A.国税局や税務署などの税務組織では、平均3年と、比較的短い周期で人事異動が行われ、新年度が始まる7月に、異動の発令がされます。そして、新たな職場で2~3ヵ月経って慣れた頃、つまり秋頃に、税務調査が行われることが多いと言われています。税務調査の対象になる確率ですが、国税庁が毎年公表している法人実調率(実地調査の件数を対象法人数で除したもの)は、平成26年度では3.2%と決して高いものではありませんが、油断は出来ません。
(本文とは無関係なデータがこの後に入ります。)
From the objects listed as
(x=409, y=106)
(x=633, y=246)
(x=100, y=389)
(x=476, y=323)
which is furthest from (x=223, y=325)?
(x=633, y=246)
財務省が昨年の6月末に公表した、平成28年事務年度(平成28年7月~平成29年6月)国税庁実績評価実施計画では、その実績目標のひとつに「適正申告の実現及び的確な調査・行政指導の実施」が定められ、その業績目標として「消費税については、無申告や不正還付への対応を含め、その調査、還付申告の処理等を的確かつ厳正に行います。」と、税目及び態様を掲げて明記されました。

この実施計画が公表された後、9月に、東京都の荷役請負会社が消費税を3年間申告しなかったことにより4,200万円を脱税したとして東京国税局に告発されたとの報道がされました。続いて10月には、大阪の宝飾品販売会社が、輸出免税制度を悪用して5億9千万円余の不正還付を受けたとして、大阪地検特捜部に逮捕されたとの記事が出されました。“消費税”、“無申告”、“不正還付”。上記の業績目標をそのまま踏襲しています。一罰百戒の意味をこめてニュース化されたのでは?と思っても、あながち的外れではないのではないでしょうか。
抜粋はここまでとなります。